REVIEW: “Dead Katherine” by Victoria Zelvin

Review of Victoria Zelvin, “Dead Katherine”, Luna Station Quarterly 43 (2020): Read online. Reviewed by Sara L. Uckelman.

Everyone fears the mine-owner William Dawes but the only thing that Dawes fears is the outlaw Dead Katherine. Everyone, that is, but Dead Katherine herself, who has returned to the mine to exact her revenge.
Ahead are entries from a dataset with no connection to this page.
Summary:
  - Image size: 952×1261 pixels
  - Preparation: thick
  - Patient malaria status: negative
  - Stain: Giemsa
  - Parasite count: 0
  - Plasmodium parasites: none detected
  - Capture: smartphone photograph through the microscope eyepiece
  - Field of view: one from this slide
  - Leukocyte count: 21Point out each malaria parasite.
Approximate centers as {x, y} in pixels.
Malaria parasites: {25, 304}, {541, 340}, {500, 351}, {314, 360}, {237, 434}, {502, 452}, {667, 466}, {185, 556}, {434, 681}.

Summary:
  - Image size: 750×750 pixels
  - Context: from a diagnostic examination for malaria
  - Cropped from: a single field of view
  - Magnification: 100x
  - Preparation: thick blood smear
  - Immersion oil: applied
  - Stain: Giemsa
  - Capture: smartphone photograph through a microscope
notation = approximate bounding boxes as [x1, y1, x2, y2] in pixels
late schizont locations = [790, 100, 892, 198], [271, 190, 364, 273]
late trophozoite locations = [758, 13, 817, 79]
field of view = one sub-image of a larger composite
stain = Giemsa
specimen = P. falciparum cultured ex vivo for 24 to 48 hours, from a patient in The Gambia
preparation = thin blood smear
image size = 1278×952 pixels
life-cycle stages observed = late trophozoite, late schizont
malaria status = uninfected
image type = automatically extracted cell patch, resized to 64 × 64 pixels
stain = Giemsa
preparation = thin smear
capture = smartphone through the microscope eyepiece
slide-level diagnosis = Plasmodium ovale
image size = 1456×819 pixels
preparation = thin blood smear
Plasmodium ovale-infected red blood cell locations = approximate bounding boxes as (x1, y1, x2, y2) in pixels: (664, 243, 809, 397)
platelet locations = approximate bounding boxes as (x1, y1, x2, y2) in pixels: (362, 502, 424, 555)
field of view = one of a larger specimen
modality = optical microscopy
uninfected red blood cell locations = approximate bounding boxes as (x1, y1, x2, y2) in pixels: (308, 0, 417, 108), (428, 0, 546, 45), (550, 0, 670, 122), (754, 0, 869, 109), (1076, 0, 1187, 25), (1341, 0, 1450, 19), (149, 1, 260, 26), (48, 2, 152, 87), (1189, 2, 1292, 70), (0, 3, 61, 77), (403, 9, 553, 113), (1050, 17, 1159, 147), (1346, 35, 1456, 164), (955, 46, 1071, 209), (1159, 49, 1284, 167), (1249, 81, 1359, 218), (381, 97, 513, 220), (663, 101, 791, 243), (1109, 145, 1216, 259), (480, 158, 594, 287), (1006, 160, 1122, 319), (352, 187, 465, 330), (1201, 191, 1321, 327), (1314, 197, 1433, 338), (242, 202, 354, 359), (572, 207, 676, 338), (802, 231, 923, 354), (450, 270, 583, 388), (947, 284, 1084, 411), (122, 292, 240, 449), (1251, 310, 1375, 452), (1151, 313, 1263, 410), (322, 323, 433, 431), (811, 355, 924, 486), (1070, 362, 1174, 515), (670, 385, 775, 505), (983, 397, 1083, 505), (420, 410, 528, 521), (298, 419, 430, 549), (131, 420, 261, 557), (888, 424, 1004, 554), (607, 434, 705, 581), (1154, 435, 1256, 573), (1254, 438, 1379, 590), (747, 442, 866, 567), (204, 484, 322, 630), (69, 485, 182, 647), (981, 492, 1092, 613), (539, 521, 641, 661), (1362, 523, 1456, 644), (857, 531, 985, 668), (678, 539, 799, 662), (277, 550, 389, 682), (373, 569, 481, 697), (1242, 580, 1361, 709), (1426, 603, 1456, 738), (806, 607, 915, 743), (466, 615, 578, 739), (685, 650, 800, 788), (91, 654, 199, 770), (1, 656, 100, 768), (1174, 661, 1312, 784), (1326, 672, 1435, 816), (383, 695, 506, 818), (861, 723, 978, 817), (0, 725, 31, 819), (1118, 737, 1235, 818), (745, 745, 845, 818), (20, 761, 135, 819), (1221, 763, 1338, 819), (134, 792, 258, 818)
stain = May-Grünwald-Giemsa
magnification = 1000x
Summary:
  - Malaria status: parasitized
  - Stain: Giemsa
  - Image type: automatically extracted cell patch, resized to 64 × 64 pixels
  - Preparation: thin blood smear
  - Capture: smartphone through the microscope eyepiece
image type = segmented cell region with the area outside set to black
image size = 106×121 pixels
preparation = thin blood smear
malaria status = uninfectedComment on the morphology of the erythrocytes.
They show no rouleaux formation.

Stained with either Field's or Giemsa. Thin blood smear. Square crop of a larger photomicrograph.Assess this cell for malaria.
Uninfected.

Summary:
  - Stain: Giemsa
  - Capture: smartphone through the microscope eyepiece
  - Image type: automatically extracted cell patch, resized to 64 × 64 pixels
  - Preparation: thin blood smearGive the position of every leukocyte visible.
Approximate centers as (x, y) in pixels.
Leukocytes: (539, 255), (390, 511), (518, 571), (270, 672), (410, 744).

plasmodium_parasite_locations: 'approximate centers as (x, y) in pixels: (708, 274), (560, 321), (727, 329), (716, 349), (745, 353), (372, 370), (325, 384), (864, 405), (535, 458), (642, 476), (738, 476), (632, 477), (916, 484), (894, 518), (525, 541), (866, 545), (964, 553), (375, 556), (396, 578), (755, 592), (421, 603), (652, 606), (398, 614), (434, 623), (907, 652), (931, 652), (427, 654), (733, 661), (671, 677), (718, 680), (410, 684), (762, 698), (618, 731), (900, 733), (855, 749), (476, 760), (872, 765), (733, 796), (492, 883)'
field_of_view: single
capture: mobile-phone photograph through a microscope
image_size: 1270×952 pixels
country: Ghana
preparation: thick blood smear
But revenge for what? And why is she called Dead Katherine? These were the two questions that drove my reading of the story, but it took long enough for them to be answered that I read less in anticipation and more in frustration because I couldn’t understand how she had ended up where she was and doing what she was doing. When the answers did finally come (but only to the first question, not the second), it felt a bit too late.

REVIEW: “The City of Cats” by Victoria Zelvin

Review of Victoria Zelvin, “The City of Cats”, in Broken Metropolis: Queer Tales of the City That Never Was, edited by Dave Ring, (Mason Jar Press, 2018): 28-34 — Purchase here. Reviewed by Sara L. Uckelman. (Read the review of the anthology).

Naoko draws cats, and “she’s very good at it” (p. 28). Every morning before her wife leaves for work, she draws one for her. Her other cats roam the city, drawn on walls, on buildings, on sidewalks. No one ever sees Naoko draw them, but they are all hers. The city itself is also filled with live cats — more than there are people, Naoko’s wife (the narrator) sometimes wonders — and Naoko and her wife have their own live cat as well, Bubbles.

When Naoko says she draws cats for her wife for luck, for safety, she means it in a very real, concrete sense, as her wife learns by the end of this is quick, sweet tale.